● WHAT THE TASK REQUIRES:
Given the listing below, write out exactly the lines starting with the line that has "Screenshot-omadehijau.JPG-1.0 (RGB, 1" and going on through the line that has "Fototapete Schwarzweiss-Löwe", both kept.

*** Begin section ***

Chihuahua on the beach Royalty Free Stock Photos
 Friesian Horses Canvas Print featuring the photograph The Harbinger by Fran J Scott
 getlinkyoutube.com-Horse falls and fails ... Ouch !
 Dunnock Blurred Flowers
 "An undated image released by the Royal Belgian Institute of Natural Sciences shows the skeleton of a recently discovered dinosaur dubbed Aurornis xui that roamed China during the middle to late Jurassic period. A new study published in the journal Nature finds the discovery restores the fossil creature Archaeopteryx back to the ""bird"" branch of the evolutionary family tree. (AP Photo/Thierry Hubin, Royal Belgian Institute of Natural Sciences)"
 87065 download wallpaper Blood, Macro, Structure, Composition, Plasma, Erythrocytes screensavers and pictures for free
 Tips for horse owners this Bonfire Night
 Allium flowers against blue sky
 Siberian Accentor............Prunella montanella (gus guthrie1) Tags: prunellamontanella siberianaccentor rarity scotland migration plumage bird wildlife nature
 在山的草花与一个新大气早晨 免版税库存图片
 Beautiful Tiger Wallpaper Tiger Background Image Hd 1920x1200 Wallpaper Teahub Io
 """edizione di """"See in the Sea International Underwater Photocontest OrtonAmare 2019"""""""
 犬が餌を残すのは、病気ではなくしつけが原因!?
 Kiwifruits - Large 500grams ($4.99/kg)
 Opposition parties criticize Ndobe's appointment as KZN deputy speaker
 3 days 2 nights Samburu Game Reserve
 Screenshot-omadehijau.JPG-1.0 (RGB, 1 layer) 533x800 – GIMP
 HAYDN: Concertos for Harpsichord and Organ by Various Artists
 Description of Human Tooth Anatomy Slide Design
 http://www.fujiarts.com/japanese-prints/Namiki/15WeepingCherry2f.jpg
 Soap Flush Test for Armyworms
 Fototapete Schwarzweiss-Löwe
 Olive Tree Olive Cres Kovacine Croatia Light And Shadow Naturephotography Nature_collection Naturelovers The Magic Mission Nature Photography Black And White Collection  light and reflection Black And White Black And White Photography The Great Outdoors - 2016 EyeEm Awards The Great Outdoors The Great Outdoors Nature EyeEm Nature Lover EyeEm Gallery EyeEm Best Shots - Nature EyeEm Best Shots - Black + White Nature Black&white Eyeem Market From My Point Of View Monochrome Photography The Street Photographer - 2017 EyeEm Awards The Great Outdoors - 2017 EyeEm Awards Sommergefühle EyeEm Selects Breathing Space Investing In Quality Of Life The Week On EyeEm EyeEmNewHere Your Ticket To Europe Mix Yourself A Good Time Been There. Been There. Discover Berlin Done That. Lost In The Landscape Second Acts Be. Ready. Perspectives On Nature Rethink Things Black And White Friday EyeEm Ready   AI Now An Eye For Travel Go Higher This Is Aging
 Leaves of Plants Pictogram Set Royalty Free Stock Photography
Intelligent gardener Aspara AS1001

*** End section ***

● ANSWER AREA:
 Screenshot-omadehijau.JPG-1.0 (RGB, 1 layer) 533x800 – GIMP
 HAYDN: Concertos for Harpsichord and Organ by Various Artists
 Description of Human Tooth Anatomy Slide Design
 http://www.fujiarts.com/japanese-prints/Namiki/15WeepingCherry2f.jpg
 Soap Flush Test for Armyworms
 Fototapete Schwarzweiss-Löwe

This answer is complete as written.